United States District Court, D. Colorado

January 2, 2015

JAME ROGER DUNCAN, Plaintiff,
v.
JOHN W. HICKENLOOPER, governor, RICK RAEMISCH, executive director, WARDEN MILYARD, WARDEN FALK, and CASE MANAGER LUECK, Defendants.

ORDER

ROBERT E. BLACKBURN, District Judge.

The matter before me is plaintiff's Objection to Judge Blackburn Order Adopting Recommendation of the United States Magistrate Judge [#73], [1] filed December 31, 2014. I construe the objection as a motion for reconsideration, but deny the relief thus requested.
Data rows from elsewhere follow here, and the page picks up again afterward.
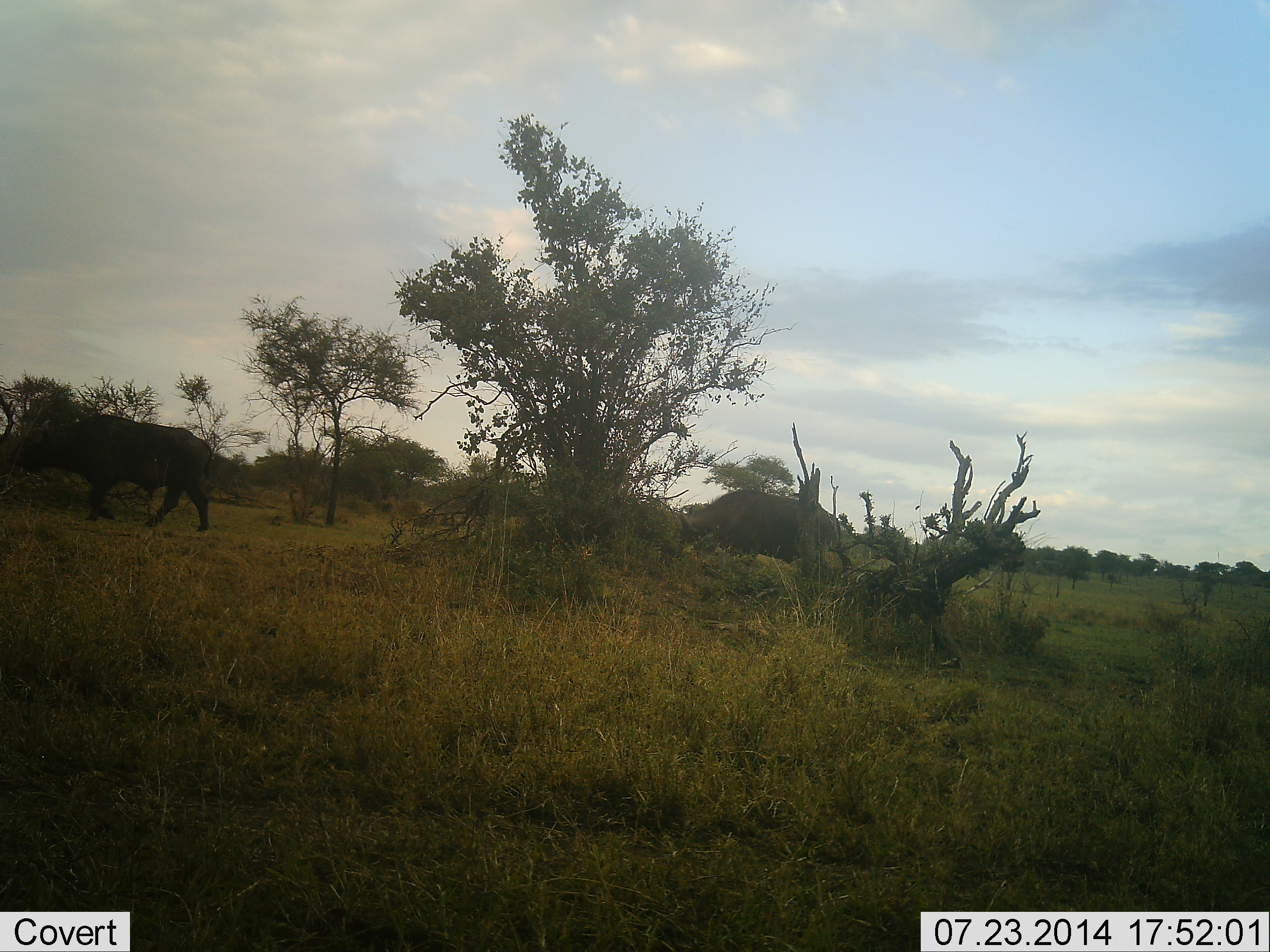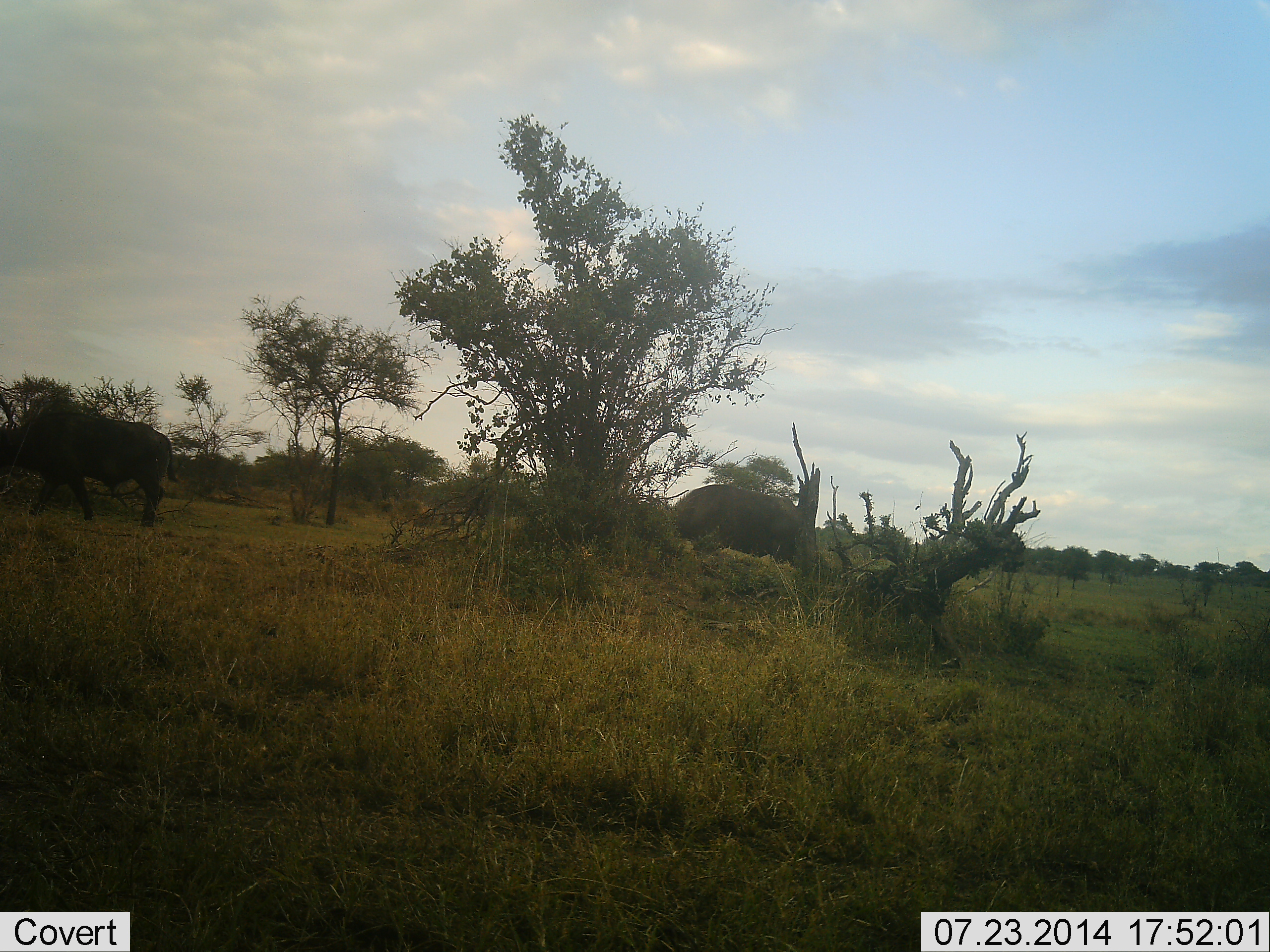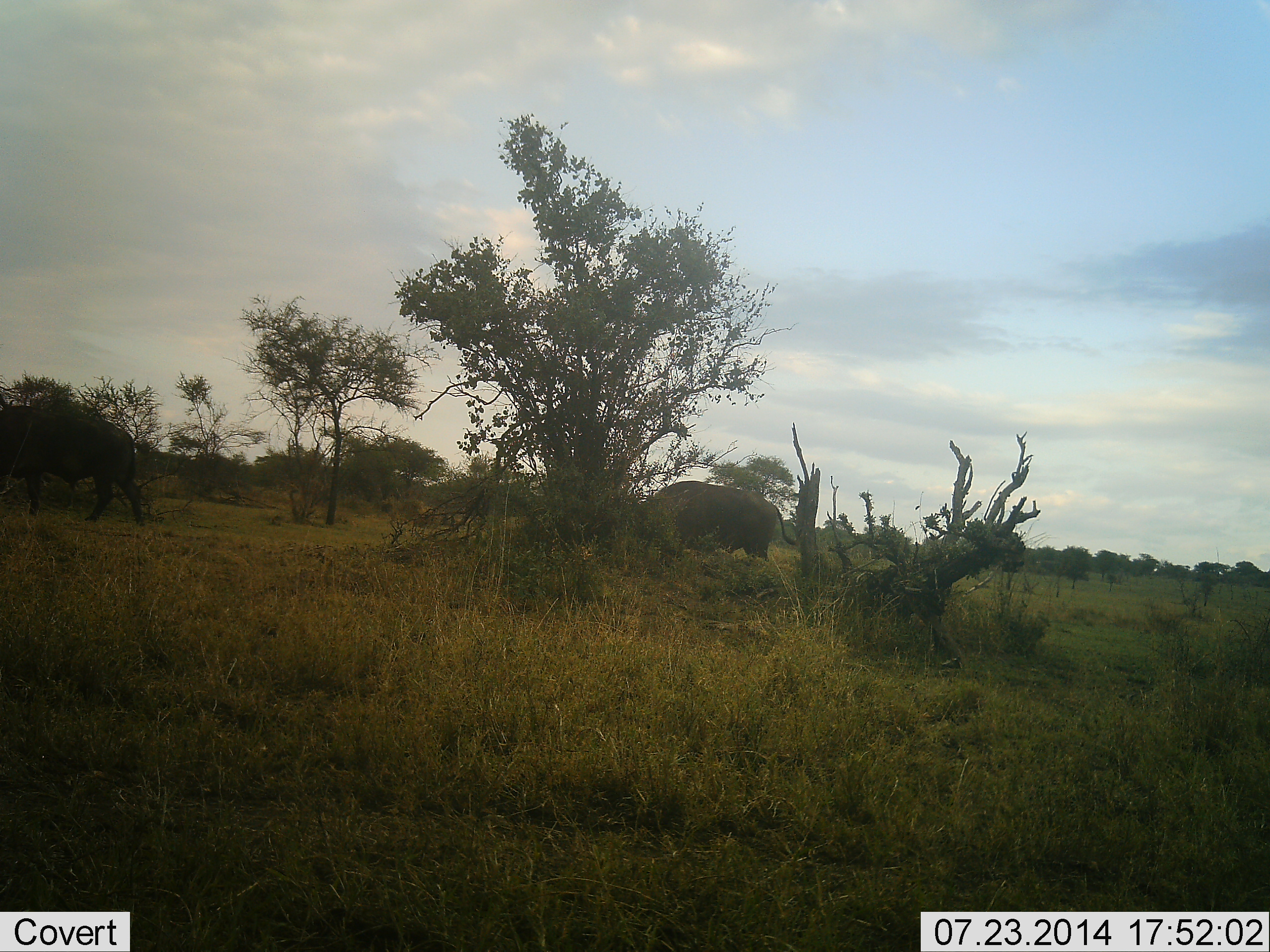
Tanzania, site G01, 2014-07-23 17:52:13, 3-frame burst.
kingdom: Animalia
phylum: Chordata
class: Mammalia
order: Artiodactyla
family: Bovidae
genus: Syncerus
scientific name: Syncerus caffer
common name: cape buffalo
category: buffalo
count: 2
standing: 0%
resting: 0%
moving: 100%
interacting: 0%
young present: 0%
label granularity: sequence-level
Because plaintiff is proceeding pro se, I have construed his pleadings more liberally and held them to a less stringent standard than formal pleadings drafted by lawyers. See Erickson v. Pardus, 551 U.S. 89, 94, 127 S.Ct. 2197, 2200, 167 L.Ed.2d 1081 (2007); Andrews v. Heaton, 483 F.3d 1070, 1076 (10th Cir. 2007); Hall v. Bellmon, 935 F.2d 1106, 1110 (10th Cir. 1991) (citing Haines v. Kerner, 404 U.S. 519, 520-21, 92 S.Ct. 594, 595-96, 30 L.Ed.2d 652 (1972)). Nevertheless, the bases for granting reconsideration are extremely limited:

Grounds warranting a motion to reconsider include (1) an intervening change in the controlling law, (2) new evidence previously unavailable, and (3) the need to correct clear error or prevent manifest injustice. Thus, a motion for reconsideration is appropriate where the court has misapprehended the facts, a party's position, or the controlling law. It is not appropriate to revisit issues already addressed or advance arguments that could have been raised in prior briefing.

Servants of the Paraclete v. Does, 204 F.3d 1005, 1012 (10th Cir. 2000) (citations omitted).
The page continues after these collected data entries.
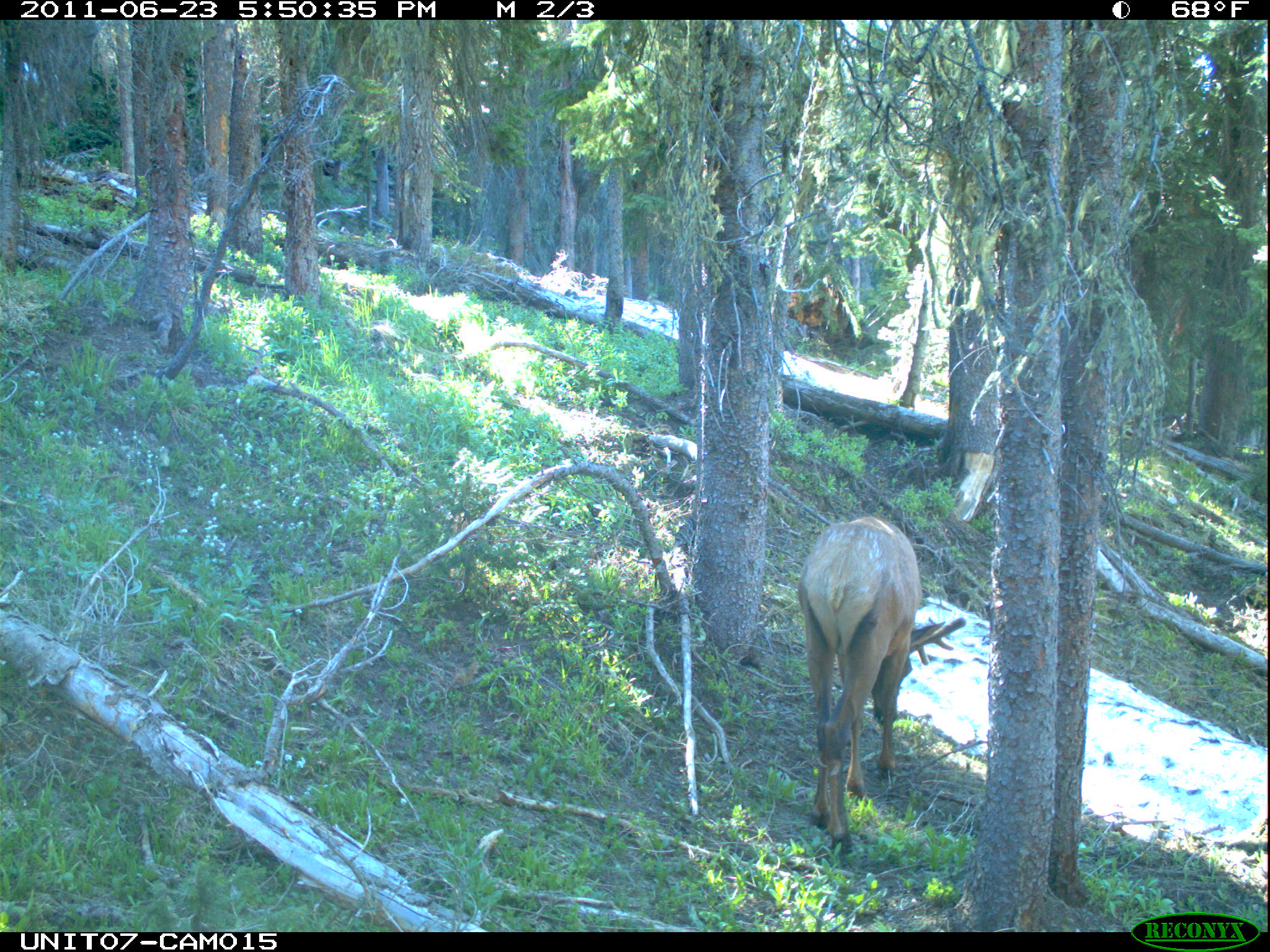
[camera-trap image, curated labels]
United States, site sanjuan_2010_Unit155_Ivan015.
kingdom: Animalia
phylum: Chordata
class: Mammalia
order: Artiodactyla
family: Cervidae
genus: Cervus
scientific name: Cervus elaphus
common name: red deer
Cervus elaphus (red deer).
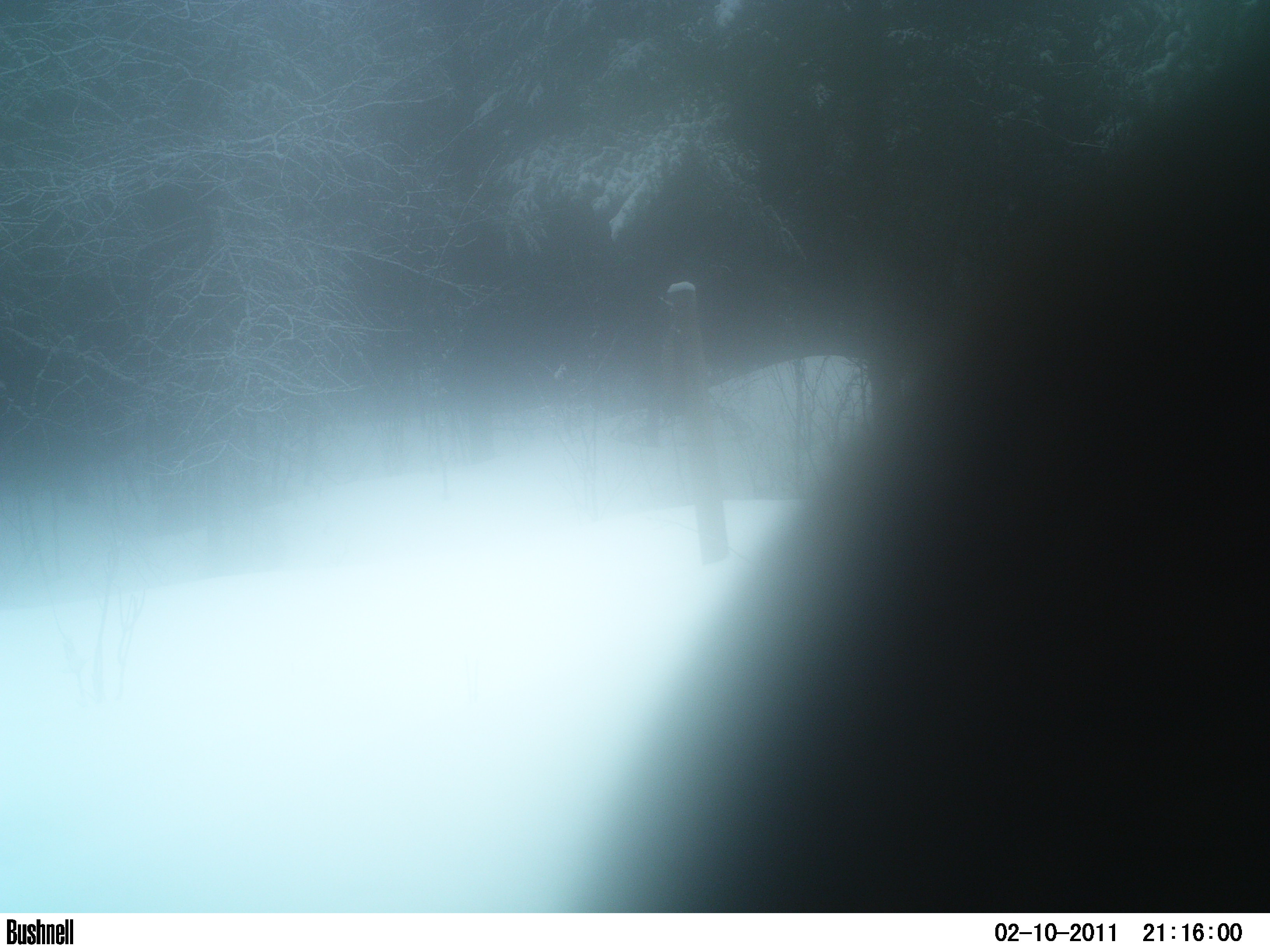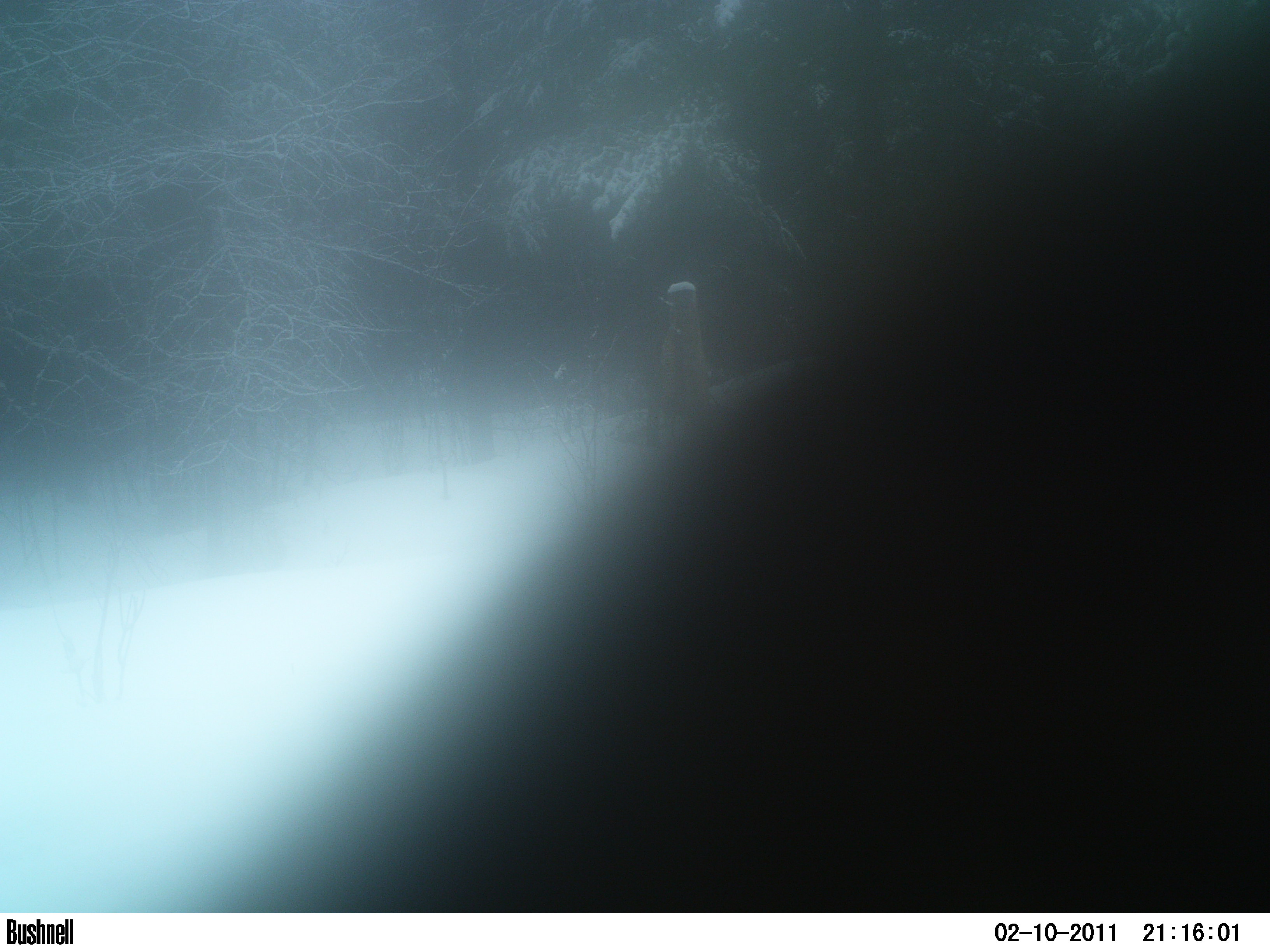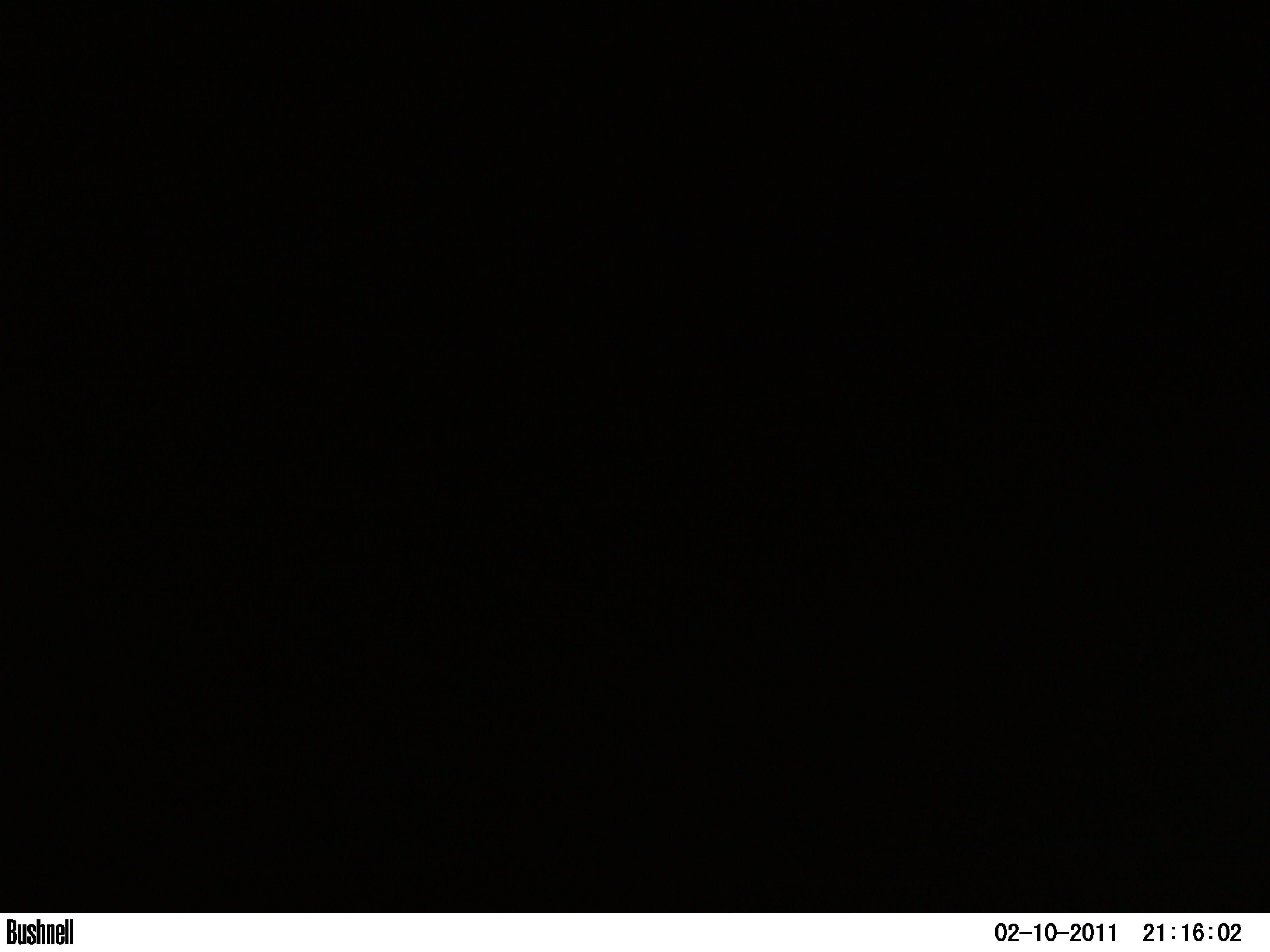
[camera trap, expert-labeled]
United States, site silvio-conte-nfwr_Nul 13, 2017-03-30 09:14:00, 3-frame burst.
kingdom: Animalia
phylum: Chordata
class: Mammalia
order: Artiodactyla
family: Cervidae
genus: Alces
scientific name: Alces alces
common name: moose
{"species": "moose (Alces alces)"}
Nothing in plaintiff's latest submission implicates any of these bases for reconsidering a prior order of the court. Instead, plaintiff principally appears to be confused by the magistrate judge's discussion of the Eleventh Amendment issues implicated by the possibility that plaintiff intended to assert official capacity claims, claims which plaintiff insists he did not intend to raise. At worst, this argument makes that much of the magistrate judge's recommendation (and so much of my concomitant order which adopted it) moot.[2]

Nothing else in plaintiff's motion suggests any basis - let alone any legally cognizable or proper basis - for reconsideration of my prior order. While plaintiff's asserted lack of knowledge of the law entitles him to a degree of leeway, it does not permit him to pursue claims for which he can allege no facts sufficient to make out plausible legal claims.

THEREFORE, IT IS plaintiff's Objection to Judge Blackburn Order Adopting Recommendation of the United States Magistrate Judge [#73], filed December 31, 2014, construed as a motion to reconsider, is DENIED.